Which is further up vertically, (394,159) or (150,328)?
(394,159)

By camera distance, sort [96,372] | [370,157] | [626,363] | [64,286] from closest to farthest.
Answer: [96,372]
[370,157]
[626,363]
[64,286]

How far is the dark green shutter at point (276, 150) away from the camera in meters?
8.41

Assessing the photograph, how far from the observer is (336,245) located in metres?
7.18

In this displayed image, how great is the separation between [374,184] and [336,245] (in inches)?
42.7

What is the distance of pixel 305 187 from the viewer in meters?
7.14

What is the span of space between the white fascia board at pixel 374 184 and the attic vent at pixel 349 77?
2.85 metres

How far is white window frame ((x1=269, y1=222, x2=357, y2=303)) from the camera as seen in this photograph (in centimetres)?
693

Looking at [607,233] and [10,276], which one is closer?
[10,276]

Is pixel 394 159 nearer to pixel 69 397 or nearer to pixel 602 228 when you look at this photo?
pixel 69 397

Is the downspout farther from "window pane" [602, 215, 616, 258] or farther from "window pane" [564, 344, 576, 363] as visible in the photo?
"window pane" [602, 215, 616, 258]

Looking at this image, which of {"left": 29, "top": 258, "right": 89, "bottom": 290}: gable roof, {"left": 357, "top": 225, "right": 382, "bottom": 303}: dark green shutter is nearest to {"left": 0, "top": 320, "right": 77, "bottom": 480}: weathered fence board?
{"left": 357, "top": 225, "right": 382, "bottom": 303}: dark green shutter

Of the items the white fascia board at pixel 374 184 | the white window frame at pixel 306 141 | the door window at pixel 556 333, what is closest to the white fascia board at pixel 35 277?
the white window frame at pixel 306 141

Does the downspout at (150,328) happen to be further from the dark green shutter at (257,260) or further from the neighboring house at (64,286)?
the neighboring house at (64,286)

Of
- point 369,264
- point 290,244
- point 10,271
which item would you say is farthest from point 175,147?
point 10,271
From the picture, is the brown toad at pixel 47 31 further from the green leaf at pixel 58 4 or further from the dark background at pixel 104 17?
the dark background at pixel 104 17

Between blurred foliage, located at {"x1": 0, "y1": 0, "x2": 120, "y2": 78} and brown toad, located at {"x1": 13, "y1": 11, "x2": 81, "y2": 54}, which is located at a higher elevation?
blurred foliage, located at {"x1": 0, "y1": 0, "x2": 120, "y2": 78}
****************
Problem details:
Copy the whole listing above, line for line, with no changes.

Solution to the problem:
Which is further up vertically, (394,159) or (150,328)?
(394,159)

By camera distance, sort [96,372] | [370,157] | [626,363] | [64,286] from closest to farthest.
Answer: [96,372]
[370,157]
[626,363]
[64,286]

How far is the dark green shutter at point (276, 150) away from the camera in meters?
8.41

Assessing the photograph, how far from the observer is (336,245) located in metres?
7.18

In this displayed image, how great is the separation between [374,184] and [336,245] (in inches)?
42.7

What is the distance of pixel 305 187 from the viewer in meters?
7.14

What is the span of space between the white fascia board at pixel 374 184 and the attic vent at pixel 349 77?
2.85 metres

How far is white window frame ((x1=269, y1=222, x2=357, y2=303)) from the camera as seen in this photograph (in centimetres)?
693

Looking at [607,233] and [10,276], which one is closer?
[10,276]

Is pixel 394 159 nearer to pixel 69 397 or nearer to pixel 602 228 when you look at this photo?
pixel 69 397

Is the downspout farther from "window pane" [602, 215, 616, 258] or farther from "window pane" [564, 344, 576, 363] as visible in the photo?
"window pane" [602, 215, 616, 258]

Looking at this image, which of {"left": 29, "top": 258, "right": 89, "bottom": 290}: gable roof, {"left": 357, "top": 225, "right": 382, "bottom": 303}: dark green shutter is nearest to {"left": 0, "top": 320, "right": 77, "bottom": 480}: weathered fence board?
{"left": 357, "top": 225, "right": 382, "bottom": 303}: dark green shutter

Of the items the white fascia board at pixel 374 184 | the white window frame at pixel 306 141 | the door window at pixel 556 333, what is closest to the white fascia board at pixel 35 277?
the white window frame at pixel 306 141

Does the downspout at (150,328) happen to be further from the dark green shutter at (257,260) or further from the neighboring house at (64,286)?
the neighboring house at (64,286)

Of
- point 369,264
- point 290,244
- point 10,271
which item would you say is farthest from point 175,147?
point 10,271
From the picture, is the brown toad at pixel 47 31 further from the green leaf at pixel 58 4 or further from the dark background at pixel 104 17?
the dark background at pixel 104 17

Between blurred foliage, located at {"x1": 0, "y1": 0, "x2": 120, "y2": 78} and brown toad, located at {"x1": 13, "y1": 11, "x2": 81, "y2": 54}, which is located at a higher elevation?
blurred foliage, located at {"x1": 0, "y1": 0, "x2": 120, "y2": 78}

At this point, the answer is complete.